Given passage =
** start **

What do I do? Where do I go from here? Nothing has worked, and
everyones advice that he'll grow out of it seems to be totally
inaccurate since we are coming up to almost a year of it. Any advice
would be greatly appreciated."

Henry sounds a lot like my second son. He has extremely intense emotions, and is the most loving child I've ever met. But his emotions are so intense that he has a truly hard time dealing with them, and that results in a lot of hitting (and sometimes biting) and now threatening with words. It's been going on since he was a toddler, and it seems to me as if his aggression just flares up when he feels misunderstood or thwarted and he doesn't know how to make himself feel better about a situation.

The only thing that seems to help is to talk out his feelings with him, to allow him to be angry but to express it verbally instead of physically. When he was littler and not verbal what helped was saying what I guessed he was feeling, about being angry or frustrated. He could nod his head when I hit the right emotions. Now I can say, "How does that make you feel?"

I've also started noticing that when I do a more general debriefing of the day at night and in the morning of what happened that day or the day before and how he felt about it, he seems to do less aggressive acting out. It's almost as if he knows he's being understood and will have his chance to state his emotional case, so he can control the lashing out a little more.

** end **

Data records =
** start **

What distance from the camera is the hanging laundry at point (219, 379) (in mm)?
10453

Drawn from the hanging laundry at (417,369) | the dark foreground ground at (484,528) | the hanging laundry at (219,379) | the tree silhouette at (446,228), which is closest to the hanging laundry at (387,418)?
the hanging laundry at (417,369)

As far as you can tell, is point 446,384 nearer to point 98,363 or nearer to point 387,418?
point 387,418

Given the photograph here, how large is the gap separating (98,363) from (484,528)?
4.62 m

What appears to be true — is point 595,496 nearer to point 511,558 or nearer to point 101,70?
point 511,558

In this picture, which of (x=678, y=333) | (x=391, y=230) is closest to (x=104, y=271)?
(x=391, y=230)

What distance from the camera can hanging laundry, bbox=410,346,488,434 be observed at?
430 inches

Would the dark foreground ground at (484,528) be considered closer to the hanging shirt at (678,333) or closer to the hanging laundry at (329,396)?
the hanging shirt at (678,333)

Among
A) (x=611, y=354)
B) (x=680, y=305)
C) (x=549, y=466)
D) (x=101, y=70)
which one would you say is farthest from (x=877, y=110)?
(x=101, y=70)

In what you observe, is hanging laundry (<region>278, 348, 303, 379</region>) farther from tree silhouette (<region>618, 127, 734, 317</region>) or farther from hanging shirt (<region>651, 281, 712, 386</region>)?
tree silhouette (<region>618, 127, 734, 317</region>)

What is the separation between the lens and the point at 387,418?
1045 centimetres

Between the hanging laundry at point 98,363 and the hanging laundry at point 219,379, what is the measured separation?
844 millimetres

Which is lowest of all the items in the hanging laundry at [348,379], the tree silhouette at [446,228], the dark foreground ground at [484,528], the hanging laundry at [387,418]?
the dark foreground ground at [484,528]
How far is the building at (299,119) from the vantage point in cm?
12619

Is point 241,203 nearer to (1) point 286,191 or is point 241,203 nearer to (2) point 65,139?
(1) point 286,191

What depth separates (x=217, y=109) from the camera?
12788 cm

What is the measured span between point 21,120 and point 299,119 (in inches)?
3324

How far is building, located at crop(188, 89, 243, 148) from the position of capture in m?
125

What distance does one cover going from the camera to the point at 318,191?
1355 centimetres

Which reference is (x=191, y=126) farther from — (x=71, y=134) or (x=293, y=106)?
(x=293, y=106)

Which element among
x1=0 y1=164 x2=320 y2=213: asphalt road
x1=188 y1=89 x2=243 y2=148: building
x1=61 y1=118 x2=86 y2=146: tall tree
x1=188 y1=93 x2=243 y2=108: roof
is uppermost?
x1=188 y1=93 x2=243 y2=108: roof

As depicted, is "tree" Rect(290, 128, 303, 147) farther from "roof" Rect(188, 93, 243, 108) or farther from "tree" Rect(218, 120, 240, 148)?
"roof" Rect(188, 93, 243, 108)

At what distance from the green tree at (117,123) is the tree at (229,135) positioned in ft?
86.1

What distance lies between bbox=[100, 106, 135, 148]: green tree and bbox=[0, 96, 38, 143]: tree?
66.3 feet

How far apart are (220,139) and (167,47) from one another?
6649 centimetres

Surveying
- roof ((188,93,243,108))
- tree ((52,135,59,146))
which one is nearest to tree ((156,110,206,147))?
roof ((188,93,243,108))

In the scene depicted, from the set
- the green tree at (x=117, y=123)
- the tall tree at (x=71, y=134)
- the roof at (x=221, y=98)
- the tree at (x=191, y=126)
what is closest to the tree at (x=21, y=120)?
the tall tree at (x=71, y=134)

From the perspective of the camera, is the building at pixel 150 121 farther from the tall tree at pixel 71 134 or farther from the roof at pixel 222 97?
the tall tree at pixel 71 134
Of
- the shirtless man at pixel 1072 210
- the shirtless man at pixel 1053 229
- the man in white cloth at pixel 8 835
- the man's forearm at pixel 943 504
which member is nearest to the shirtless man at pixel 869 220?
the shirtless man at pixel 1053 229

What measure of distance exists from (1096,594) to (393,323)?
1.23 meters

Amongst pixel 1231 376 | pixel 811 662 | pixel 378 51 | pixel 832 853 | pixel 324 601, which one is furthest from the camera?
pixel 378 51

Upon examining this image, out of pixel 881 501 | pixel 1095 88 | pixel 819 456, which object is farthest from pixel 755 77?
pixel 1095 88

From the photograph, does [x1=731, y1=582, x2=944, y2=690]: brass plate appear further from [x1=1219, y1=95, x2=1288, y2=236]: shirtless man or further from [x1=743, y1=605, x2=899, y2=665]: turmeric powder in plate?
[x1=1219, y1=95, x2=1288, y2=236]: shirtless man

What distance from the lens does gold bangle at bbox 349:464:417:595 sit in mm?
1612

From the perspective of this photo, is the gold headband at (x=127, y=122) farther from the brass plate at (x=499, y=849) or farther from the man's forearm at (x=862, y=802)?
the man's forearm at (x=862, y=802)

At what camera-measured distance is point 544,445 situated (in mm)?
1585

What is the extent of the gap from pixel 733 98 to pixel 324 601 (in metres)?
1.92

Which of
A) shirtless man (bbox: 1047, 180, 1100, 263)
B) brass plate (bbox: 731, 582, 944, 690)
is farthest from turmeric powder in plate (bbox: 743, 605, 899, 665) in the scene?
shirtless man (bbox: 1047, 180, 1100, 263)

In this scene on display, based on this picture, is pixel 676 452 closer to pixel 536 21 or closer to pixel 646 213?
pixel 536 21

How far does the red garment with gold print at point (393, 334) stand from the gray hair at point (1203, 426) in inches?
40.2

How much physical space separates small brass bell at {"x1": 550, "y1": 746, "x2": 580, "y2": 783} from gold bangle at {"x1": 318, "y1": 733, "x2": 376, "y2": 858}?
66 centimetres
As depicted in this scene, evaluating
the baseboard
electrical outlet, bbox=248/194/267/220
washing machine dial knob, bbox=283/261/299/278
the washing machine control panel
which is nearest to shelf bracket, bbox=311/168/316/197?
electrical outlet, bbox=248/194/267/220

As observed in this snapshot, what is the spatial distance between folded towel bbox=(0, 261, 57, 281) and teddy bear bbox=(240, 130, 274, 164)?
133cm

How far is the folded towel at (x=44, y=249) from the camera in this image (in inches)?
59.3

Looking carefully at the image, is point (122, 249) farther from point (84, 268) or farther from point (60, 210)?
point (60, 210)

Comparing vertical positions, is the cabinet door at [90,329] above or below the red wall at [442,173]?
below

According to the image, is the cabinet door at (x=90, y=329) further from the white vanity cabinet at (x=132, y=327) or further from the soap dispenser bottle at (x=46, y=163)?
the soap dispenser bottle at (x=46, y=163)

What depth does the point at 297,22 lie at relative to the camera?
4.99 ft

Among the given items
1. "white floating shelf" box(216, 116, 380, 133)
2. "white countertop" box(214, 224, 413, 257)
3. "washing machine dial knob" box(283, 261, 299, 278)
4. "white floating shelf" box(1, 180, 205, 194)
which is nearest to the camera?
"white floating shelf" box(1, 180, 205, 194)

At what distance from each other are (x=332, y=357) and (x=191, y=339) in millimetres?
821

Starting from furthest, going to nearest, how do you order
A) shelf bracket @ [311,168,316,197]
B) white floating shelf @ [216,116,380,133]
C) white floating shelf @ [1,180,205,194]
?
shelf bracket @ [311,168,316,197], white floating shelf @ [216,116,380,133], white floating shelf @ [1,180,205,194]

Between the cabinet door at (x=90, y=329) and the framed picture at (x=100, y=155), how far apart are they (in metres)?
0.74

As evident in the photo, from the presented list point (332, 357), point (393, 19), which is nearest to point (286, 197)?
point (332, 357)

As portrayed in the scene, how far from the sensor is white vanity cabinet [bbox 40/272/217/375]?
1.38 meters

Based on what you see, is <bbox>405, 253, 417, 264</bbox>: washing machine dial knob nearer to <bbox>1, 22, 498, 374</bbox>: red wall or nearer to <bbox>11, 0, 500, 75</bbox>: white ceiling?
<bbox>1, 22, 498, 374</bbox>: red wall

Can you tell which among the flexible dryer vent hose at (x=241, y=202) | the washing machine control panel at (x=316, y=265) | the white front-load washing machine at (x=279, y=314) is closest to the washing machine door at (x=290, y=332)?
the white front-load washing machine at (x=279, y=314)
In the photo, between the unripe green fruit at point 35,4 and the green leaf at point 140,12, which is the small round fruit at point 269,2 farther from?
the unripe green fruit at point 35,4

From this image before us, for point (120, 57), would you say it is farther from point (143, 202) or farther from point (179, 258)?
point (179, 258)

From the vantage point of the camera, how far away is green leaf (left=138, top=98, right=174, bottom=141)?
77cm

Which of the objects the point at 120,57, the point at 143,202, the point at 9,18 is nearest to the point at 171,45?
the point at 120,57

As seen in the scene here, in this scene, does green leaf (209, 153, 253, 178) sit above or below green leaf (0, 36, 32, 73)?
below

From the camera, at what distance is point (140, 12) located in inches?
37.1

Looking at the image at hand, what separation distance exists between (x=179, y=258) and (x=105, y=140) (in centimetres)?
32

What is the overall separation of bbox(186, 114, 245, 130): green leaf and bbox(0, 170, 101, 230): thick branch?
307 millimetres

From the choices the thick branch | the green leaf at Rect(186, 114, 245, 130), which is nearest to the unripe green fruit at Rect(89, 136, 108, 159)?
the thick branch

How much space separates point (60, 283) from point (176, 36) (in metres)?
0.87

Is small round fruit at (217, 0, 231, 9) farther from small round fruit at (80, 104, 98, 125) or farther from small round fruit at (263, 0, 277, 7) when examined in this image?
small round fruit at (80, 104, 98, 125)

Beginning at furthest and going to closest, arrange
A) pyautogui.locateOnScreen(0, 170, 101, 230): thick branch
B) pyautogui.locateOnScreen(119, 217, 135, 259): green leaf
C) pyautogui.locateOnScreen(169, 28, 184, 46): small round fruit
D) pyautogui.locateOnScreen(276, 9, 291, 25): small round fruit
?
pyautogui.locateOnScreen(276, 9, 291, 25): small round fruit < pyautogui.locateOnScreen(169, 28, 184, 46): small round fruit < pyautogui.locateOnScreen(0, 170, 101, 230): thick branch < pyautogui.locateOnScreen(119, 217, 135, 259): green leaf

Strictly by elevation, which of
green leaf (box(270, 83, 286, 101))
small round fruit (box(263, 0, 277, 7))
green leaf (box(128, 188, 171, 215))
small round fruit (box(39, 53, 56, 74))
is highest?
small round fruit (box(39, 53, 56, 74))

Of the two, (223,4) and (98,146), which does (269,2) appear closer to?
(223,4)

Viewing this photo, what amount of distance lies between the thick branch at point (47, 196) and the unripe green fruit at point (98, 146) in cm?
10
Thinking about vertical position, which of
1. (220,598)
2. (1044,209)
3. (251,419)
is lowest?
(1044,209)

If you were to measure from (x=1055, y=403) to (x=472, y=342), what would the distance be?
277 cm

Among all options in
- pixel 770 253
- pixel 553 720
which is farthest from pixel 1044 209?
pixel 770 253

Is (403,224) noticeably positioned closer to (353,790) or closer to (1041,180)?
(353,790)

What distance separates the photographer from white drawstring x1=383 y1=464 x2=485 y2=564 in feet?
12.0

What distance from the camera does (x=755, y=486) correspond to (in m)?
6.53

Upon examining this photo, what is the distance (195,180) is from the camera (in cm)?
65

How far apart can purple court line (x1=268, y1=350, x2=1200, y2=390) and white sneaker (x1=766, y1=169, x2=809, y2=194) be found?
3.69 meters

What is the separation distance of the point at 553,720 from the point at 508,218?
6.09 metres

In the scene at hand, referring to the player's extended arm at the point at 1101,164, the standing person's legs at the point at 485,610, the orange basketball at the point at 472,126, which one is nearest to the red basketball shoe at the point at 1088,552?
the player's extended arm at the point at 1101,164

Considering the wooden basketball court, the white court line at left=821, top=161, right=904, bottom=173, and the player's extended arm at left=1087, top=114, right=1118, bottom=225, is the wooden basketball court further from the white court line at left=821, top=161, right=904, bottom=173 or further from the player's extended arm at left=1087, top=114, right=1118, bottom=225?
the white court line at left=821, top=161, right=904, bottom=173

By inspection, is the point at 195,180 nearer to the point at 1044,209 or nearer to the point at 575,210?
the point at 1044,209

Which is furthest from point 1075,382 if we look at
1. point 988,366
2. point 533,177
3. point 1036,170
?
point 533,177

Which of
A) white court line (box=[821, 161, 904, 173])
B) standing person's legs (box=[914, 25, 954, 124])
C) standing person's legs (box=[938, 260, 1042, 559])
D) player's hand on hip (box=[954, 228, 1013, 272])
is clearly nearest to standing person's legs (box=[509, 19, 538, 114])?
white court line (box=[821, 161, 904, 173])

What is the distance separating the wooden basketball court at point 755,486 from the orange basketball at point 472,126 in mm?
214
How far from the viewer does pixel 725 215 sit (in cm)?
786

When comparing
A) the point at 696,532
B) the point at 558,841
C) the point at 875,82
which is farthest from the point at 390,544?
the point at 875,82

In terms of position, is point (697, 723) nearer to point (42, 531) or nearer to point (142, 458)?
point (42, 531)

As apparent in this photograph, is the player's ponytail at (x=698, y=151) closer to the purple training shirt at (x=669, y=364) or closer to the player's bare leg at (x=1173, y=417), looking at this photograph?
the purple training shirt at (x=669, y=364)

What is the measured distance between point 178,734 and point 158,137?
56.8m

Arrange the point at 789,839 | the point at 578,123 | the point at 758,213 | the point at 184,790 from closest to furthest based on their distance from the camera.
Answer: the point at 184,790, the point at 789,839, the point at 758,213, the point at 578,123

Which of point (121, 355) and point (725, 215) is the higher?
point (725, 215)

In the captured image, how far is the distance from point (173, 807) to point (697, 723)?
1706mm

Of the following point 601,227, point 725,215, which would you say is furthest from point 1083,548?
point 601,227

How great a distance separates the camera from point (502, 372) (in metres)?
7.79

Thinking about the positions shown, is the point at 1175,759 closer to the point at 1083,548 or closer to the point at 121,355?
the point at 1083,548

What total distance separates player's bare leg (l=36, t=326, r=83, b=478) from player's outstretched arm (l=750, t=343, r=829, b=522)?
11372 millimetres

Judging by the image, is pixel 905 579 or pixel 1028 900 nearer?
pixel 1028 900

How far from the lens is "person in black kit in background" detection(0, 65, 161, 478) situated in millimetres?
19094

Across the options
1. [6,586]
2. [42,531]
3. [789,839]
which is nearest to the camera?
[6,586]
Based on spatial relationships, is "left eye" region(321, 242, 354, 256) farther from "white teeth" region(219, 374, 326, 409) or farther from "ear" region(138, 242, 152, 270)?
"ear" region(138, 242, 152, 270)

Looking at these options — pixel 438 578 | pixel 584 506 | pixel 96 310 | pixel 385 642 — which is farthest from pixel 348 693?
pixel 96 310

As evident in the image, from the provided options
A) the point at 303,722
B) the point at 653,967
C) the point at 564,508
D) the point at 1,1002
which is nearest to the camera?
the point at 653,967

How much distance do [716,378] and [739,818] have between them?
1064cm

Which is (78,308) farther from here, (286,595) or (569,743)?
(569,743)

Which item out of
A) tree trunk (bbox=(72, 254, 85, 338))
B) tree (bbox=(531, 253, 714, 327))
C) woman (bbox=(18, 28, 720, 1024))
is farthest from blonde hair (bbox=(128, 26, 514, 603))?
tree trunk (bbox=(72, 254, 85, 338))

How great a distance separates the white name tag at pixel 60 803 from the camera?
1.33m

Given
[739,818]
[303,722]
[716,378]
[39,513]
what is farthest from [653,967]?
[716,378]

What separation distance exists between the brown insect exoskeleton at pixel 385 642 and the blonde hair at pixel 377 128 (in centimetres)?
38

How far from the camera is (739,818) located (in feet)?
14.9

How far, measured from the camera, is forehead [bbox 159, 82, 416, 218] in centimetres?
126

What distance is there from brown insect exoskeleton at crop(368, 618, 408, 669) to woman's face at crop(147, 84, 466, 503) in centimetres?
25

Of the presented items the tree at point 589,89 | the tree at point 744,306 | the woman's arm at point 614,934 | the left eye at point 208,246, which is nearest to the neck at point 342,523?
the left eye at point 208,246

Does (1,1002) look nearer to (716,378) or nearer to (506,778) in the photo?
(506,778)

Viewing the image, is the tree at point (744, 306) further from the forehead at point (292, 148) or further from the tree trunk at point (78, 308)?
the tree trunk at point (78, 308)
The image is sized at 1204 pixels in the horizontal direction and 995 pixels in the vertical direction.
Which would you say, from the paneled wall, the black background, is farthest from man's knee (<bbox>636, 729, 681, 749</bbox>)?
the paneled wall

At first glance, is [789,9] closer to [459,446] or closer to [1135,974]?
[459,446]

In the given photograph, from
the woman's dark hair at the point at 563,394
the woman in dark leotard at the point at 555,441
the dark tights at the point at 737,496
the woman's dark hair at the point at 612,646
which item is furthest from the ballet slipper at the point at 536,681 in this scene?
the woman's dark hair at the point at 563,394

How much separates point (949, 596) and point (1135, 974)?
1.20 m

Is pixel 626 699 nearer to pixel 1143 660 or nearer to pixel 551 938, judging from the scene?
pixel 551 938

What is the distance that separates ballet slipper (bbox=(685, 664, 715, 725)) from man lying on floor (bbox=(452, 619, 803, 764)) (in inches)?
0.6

** end **

Task to carry out =
Copy the parenting passage from "Henry sounds a" to "about a situation.", swapping "toddler" for "preschooler". None of the rows is needed here.

Correct response =
Henry sounds a lot like my second son. He has extremely intense emotions, and is the most loving child I've ever met. But his emotions are so intense that he has a truly hard time dealing with them, and that results in a lot of hitting (and sometimes biting) and now threatening with words. It's been going on since he was a preschooler, and it seems to me as if his aggression just flares up when he feels misunderstood or thwarted and he doesn't know how to make himself feel better about a situation.